I made two fruited ice-creams for my ice-cream party on Sunday. Apple, at the insistent request of my best friend, and banana frozen yoghurt. The apple ice-cream is from Nigella's Forever Summer, while the banana frozen yoghurt is adapted from Nigel Slater's banana ice-cream recipe in Real Food.
I bought a big bag of apples from Yering Farm on the weekend, when I was up in the Yarra Valley for the Grape Grazing festival. They were fantastic; really sweet, crunchy, and more intensely apple-y than supermarket apples.
I needed a kilo of these apples to make ice-cream. Peeled, cored, chopped, and cooked with sugar until soft and mushy. Don't be afraid to cook the apples until quite dry - the higher the water content of an ice-cream, the harder and icier it is. Then you need to combine the apple puree with the usual egg custard, and churn.

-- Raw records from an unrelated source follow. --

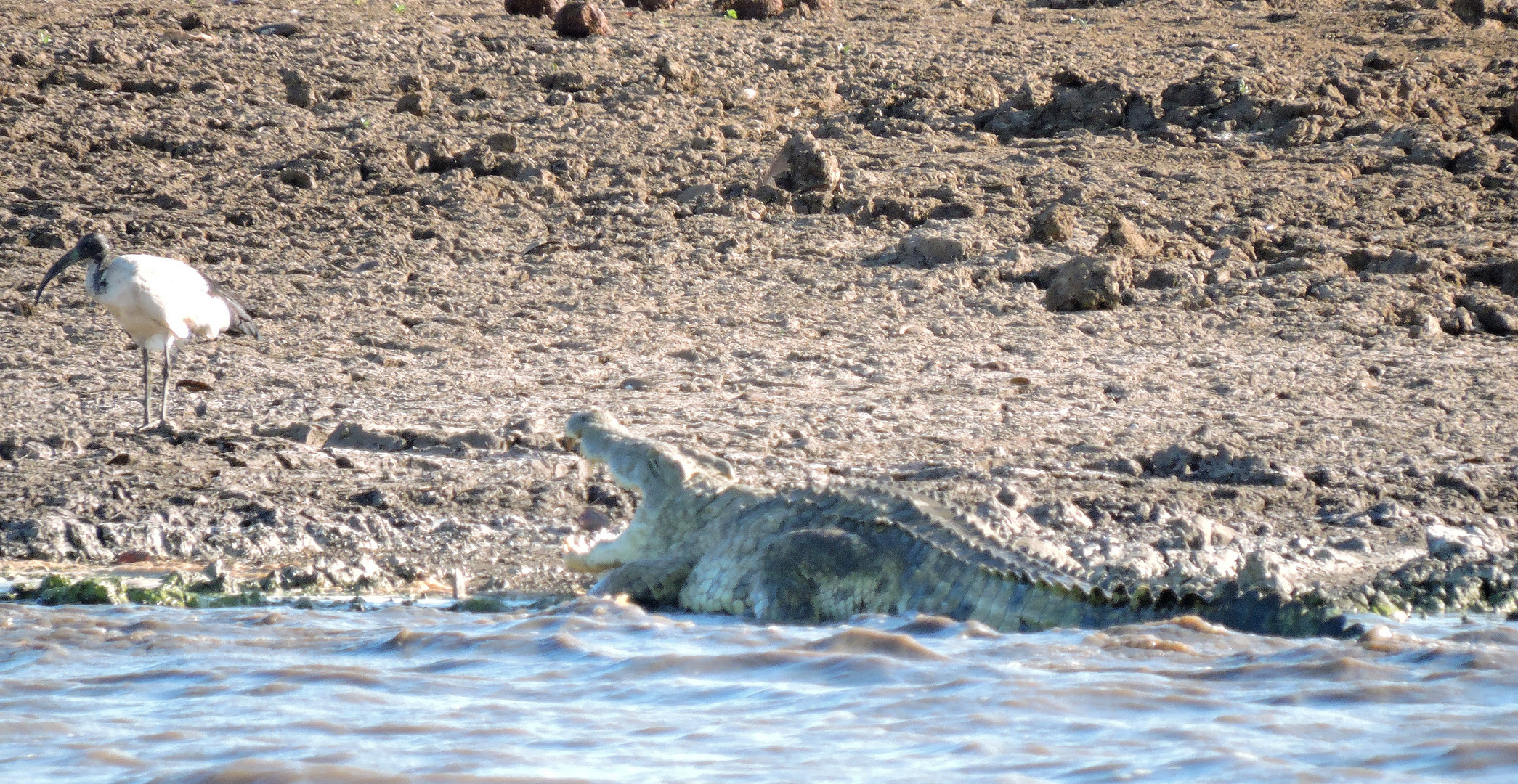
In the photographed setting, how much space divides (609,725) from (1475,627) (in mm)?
2530

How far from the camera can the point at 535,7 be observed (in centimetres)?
1291

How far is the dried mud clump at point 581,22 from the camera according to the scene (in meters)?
12.2

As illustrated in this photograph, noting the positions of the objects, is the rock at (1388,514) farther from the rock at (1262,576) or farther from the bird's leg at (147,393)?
the bird's leg at (147,393)

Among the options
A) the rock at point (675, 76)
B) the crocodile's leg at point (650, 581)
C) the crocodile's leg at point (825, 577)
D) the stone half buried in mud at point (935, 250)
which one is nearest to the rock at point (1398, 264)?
the stone half buried in mud at point (935, 250)

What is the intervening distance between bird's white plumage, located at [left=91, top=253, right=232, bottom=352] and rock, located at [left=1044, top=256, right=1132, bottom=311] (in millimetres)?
4291

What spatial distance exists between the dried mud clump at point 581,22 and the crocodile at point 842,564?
7562 millimetres

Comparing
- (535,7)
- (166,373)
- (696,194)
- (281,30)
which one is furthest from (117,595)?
(535,7)

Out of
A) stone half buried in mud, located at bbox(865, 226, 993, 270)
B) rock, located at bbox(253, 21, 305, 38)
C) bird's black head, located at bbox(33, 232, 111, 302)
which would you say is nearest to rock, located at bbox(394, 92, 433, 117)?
rock, located at bbox(253, 21, 305, 38)

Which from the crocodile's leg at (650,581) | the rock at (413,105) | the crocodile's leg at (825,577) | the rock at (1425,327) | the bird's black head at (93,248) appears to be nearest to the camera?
the crocodile's leg at (825,577)

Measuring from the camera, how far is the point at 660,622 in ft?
15.2

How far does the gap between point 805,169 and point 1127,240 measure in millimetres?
2062

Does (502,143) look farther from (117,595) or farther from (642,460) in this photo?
(117,595)

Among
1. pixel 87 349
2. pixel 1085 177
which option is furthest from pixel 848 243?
pixel 87 349

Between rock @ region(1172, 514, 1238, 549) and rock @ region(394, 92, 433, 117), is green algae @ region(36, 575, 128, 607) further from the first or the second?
rock @ region(394, 92, 433, 117)
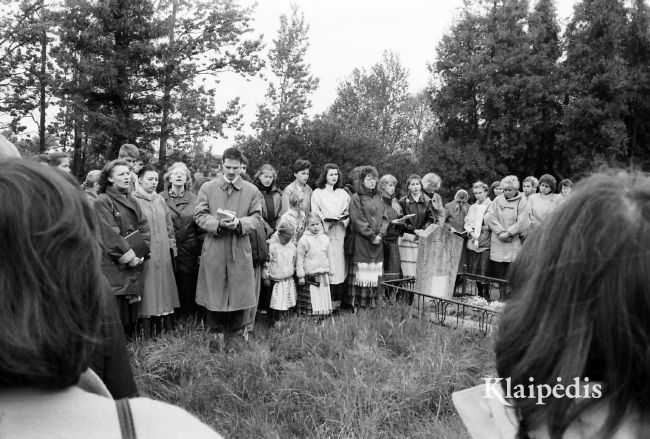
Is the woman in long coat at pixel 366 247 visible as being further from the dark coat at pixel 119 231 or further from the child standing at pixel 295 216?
the dark coat at pixel 119 231

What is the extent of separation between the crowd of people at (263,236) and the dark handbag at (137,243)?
0.02m

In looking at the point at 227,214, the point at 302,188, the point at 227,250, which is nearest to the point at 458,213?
the point at 302,188

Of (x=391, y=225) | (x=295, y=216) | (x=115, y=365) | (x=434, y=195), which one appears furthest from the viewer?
(x=434, y=195)

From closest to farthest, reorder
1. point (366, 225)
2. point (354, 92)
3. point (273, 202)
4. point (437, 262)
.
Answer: point (437, 262) < point (273, 202) < point (366, 225) < point (354, 92)

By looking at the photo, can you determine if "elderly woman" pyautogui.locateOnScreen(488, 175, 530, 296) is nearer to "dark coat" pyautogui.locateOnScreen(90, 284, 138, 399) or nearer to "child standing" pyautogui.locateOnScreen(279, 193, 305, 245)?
"child standing" pyautogui.locateOnScreen(279, 193, 305, 245)

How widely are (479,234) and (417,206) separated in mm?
1319

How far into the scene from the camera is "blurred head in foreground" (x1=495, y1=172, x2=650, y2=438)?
3.44 feet

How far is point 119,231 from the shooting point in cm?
545

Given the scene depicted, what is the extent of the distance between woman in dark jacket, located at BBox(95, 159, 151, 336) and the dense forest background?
1232 cm

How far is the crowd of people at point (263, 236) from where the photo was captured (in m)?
5.71

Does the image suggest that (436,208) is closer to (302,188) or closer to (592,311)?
(302,188)

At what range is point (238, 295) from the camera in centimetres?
595

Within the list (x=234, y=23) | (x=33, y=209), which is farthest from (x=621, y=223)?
(x=234, y=23)

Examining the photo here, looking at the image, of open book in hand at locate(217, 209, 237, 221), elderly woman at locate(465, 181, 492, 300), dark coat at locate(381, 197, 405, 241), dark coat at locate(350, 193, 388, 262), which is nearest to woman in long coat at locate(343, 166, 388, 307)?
dark coat at locate(350, 193, 388, 262)
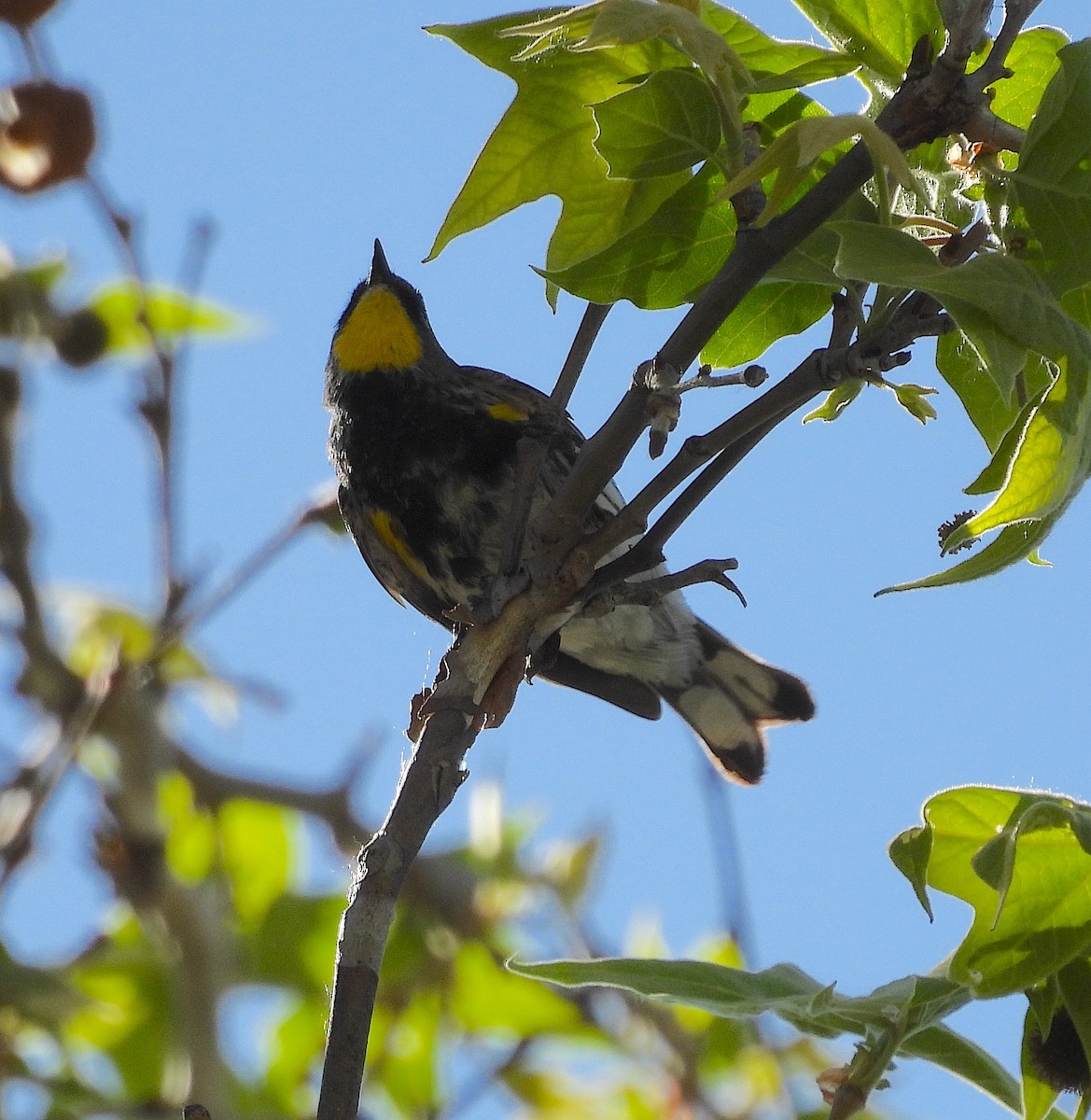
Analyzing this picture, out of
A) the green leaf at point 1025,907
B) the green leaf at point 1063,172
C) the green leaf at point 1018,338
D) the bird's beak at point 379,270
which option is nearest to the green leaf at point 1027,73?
the green leaf at point 1063,172

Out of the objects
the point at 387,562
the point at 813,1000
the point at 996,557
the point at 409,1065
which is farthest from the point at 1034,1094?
the point at 387,562

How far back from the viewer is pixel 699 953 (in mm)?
3412

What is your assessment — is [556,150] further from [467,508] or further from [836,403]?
[467,508]

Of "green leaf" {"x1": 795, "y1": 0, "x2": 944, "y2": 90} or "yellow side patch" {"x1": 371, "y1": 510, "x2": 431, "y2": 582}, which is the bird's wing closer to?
"yellow side patch" {"x1": 371, "y1": 510, "x2": 431, "y2": 582}

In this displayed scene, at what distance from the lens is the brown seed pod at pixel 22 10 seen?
244 centimetres

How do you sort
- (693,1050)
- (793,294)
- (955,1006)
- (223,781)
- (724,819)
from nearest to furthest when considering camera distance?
(955,1006) → (793,294) → (724,819) → (693,1050) → (223,781)

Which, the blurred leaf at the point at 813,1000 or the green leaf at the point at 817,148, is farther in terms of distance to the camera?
the blurred leaf at the point at 813,1000

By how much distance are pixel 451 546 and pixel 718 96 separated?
2.00 metres

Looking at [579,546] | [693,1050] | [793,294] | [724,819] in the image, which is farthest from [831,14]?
[693,1050]

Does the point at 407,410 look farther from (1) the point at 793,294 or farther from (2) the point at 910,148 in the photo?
(2) the point at 910,148

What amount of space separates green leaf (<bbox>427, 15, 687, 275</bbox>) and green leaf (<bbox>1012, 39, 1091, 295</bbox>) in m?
0.41

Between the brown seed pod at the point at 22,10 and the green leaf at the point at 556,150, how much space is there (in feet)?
3.81

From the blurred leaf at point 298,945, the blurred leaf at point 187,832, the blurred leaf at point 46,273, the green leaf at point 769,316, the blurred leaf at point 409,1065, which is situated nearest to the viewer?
the green leaf at point 769,316

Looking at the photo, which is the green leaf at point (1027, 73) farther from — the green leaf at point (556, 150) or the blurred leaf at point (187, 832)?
the blurred leaf at point (187, 832)
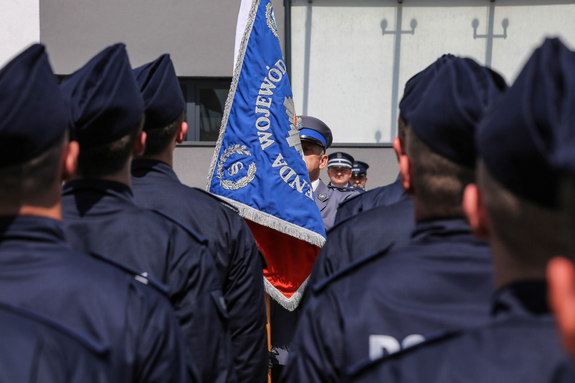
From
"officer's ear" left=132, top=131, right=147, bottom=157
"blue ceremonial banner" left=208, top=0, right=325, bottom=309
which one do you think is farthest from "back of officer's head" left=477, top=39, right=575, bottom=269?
"blue ceremonial banner" left=208, top=0, right=325, bottom=309

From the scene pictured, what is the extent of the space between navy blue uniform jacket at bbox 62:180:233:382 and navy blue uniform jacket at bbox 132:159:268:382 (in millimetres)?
436

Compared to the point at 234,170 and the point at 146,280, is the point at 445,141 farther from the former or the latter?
the point at 234,170

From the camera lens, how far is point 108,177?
86.8 inches

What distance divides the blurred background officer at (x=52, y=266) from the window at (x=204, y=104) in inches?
A: 310

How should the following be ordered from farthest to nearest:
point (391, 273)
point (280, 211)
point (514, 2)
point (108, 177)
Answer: point (514, 2) → point (280, 211) → point (108, 177) → point (391, 273)

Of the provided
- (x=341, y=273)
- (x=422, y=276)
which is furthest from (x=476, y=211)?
(x=341, y=273)

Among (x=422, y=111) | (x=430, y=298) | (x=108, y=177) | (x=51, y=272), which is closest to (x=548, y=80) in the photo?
(x=430, y=298)

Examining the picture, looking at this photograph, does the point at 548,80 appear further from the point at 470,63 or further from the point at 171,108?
the point at 171,108

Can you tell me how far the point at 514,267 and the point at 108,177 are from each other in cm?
145

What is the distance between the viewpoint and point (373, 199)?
3438 mm

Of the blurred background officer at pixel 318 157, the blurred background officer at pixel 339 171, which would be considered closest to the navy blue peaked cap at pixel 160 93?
the blurred background officer at pixel 318 157

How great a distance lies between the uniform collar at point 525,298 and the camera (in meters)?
1.04

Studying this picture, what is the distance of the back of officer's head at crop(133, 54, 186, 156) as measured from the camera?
113 inches

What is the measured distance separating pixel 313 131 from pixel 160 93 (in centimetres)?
244
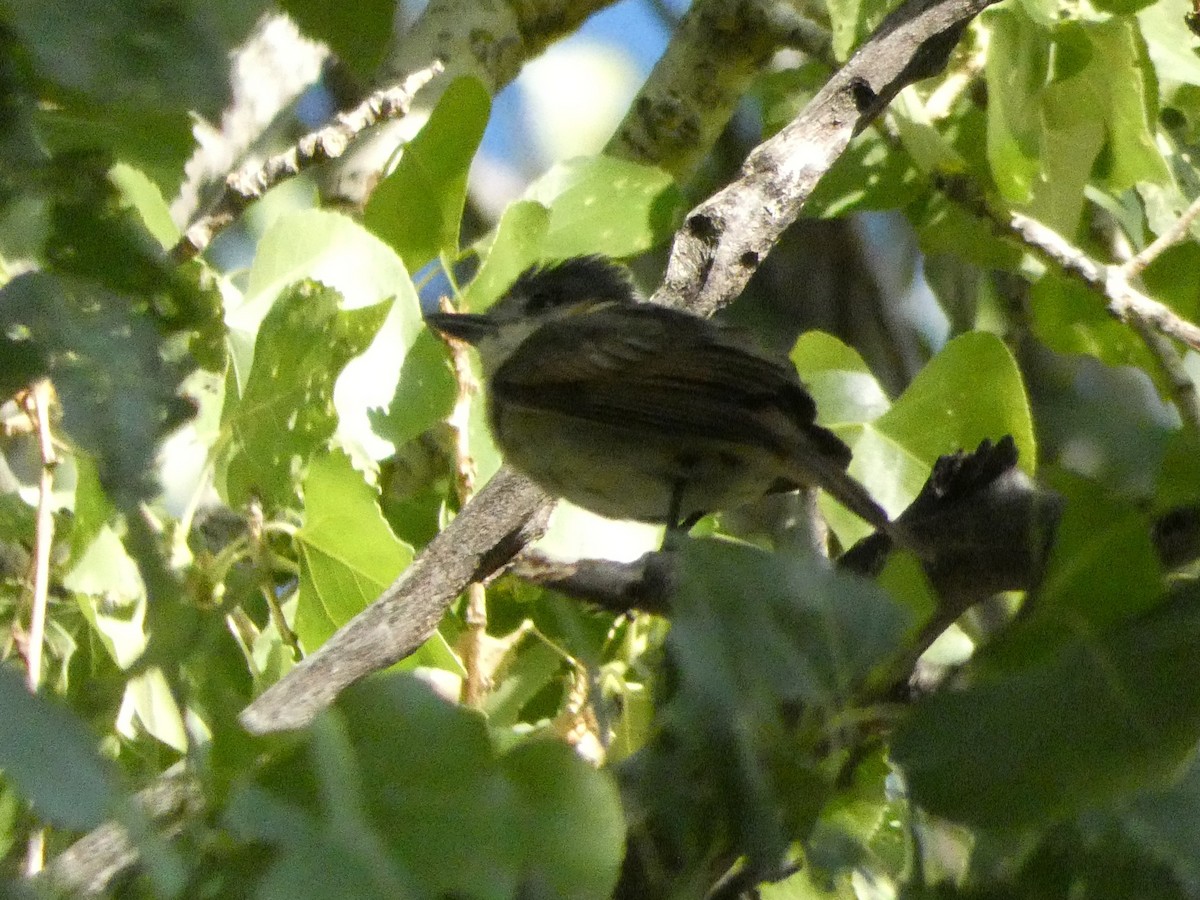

The banana frozen yogurt is even easier. I'm not in the habit of posting entire recipes on this blog, but I'm posting this one because it is so easy to make, and doesn't require an ice-cream machine. And more importantly, I hope that this will encourage some of you to buy Nigel Slater's wonderful book! Go Nigel.
Banana Ice-Cream (Nigel Slater's Real Food)
4 medium-sized, very ripe bananas
the juice of half a lemon
200g golden caster sugar
500ml whipping cream
Peel and roughly chop the bananas and whizz them in a blender or food processor with the lemon juice and sugar. Pour in the cream and continue to blend until well mixed. Pour into a rectangular freezer box or a loaf tin. As the mixture starts to freeze, ice crystals will form around the outside. Carefully stir these into the centre. Depending on your freezer, it should be ready in about five hours. You will need to remove it about fifteen minutes before you intend to serve it.
I substitued half the cream with Greek yogurt, and I did use my ice-cream maker instead of manually breaking up the ice-crystals. However, Nigel says that this ice-cream works particularly well without an ice-cream maker, and I have no reason not to believe him.
I tasted both ice-creams before freezing - and so far they seemed good. I will give the verdict of the finished products tomorrow, along with photos.